Dr. Mike Obsatz, Professor Emeritus at Macalester College
Back to Blog
Strategic Discernment and Selective Vulnerability
In our lives, there are people we can trust, and people we can't trust. It is sometimes very challengng to discern who fits into each category.
Erik Erickson, a psychologist, wrote that trust vs. mistrust is the first developmental stage of emotional growth. When we are born, we have to rely upon our parents and families because those are the dedicated caregivers. Some parents are trustworthy, and others are not.
Children viscerally know if they are loved unconditionally or not. Growing up with trustworthy parents, who are loving, compassionate, and nurturing is wonderful. Not every child gets to have this.

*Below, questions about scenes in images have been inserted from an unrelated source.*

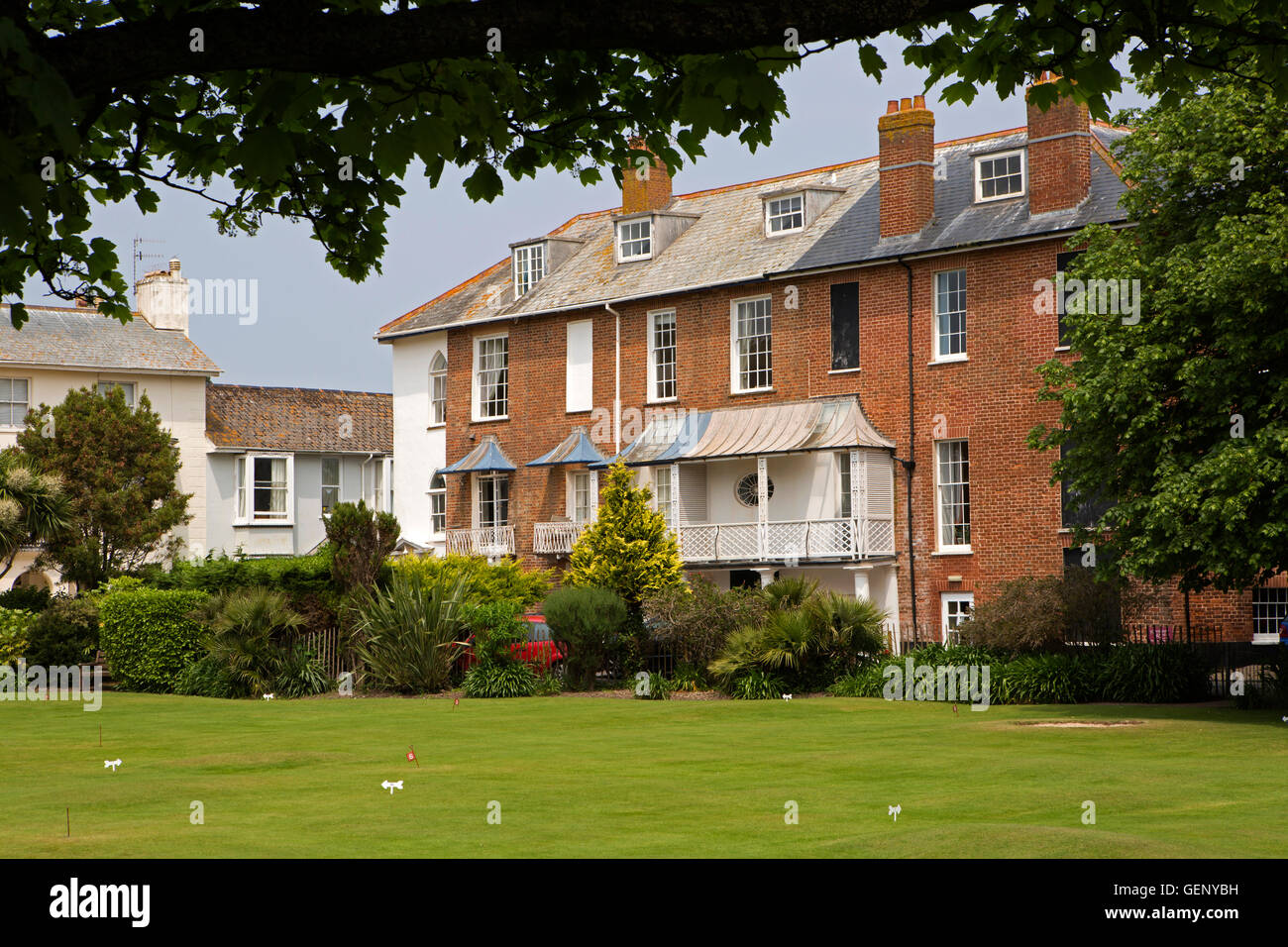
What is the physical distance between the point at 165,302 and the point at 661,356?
23.9m

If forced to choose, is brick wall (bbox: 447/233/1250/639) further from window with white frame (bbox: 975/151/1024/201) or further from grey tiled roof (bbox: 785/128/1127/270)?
window with white frame (bbox: 975/151/1024/201)

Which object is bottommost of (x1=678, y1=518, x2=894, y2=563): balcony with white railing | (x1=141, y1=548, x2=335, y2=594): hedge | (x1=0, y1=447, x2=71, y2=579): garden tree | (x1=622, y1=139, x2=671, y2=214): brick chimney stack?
(x1=141, y1=548, x2=335, y2=594): hedge

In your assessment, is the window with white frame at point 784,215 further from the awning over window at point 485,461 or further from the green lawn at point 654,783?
the green lawn at point 654,783

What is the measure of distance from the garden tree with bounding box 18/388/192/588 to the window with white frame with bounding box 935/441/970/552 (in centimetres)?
2536

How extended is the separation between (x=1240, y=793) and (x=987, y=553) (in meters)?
21.0

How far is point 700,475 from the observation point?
40031mm

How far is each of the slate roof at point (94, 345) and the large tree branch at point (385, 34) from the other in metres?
49.3

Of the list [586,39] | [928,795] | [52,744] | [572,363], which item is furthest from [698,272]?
[586,39]

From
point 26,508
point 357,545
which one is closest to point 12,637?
point 26,508

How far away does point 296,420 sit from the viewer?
5903 cm

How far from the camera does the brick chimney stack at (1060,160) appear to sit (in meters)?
33.7

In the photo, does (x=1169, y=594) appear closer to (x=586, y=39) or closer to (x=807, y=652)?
(x=807, y=652)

Erikson claims that one can master trust vs. mistrust. I believe it is a lifelong process. We are continually put into situations where our trust is tested. Can we trust all of our teachers? Our politicians? Our news media? Can we trust our friends, our neighbors, our relatives. Maybe some. Maybe not others.

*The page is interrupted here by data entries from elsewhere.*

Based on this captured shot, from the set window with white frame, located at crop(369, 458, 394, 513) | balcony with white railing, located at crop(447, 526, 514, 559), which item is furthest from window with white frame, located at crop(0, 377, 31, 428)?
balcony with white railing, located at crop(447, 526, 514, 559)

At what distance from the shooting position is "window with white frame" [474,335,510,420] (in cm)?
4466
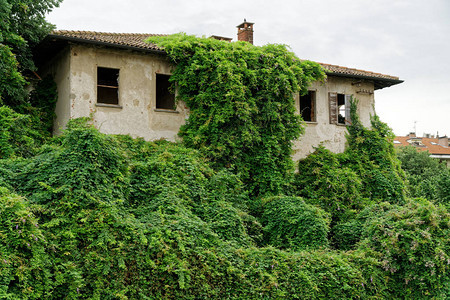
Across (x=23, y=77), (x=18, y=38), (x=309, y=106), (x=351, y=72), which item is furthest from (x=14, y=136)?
(x=351, y=72)

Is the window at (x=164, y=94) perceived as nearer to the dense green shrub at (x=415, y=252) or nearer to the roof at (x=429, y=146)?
the dense green shrub at (x=415, y=252)

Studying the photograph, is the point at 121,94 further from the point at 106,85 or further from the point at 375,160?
the point at 375,160

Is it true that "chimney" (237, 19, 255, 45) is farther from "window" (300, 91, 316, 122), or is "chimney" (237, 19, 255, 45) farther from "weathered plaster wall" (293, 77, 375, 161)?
"weathered plaster wall" (293, 77, 375, 161)

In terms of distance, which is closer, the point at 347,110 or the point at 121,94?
the point at 121,94

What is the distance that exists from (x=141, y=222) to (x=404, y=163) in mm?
33444

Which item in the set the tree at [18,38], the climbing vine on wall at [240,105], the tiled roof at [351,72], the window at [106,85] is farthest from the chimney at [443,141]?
the tree at [18,38]

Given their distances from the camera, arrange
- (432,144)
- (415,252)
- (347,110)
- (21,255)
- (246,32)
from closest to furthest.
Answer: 1. (21,255)
2. (415,252)
3. (347,110)
4. (246,32)
5. (432,144)

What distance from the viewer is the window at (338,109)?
22328mm

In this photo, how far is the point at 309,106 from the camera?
77.2 feet

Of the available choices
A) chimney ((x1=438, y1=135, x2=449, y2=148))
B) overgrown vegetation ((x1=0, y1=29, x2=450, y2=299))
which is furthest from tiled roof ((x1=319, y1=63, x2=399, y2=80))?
chimney ((x1=438, y1=135, x2=449, y2=148))

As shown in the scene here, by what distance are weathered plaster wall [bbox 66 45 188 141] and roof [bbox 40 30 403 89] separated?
46 centimetres

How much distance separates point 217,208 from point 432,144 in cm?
4447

This process of deciding how vulnerable to be, how protective of ourselves we want to be -- is complicated, and often imperfect. We make guesses all the time. Van Sant has written a wonderful book about trust called: "Trust: Trusting God, Self, Others, and Life."
I believe that trusting is good thing, but it also is too simplistic to suggest that people run around being vulnerable and open all the time. There are people who would hurt us, manipulate us, and shame us. There are people who may use our vulnerability against us.
So - being strategic and discerning, and being selective are very important in becoming more vulnerable. Wholeness is not total vulnerability all the time. It involves selective vulnerabilty when it is safe to live that way.
We choose the time and the places where we open up. We choose people with whom we share our deepest desires and secrets. Those people need to have done their own emotional work, and be in a place of love, acceptance, and gratitude. If we are not careful with our true selves, we might experience betrayal and emotional trauma.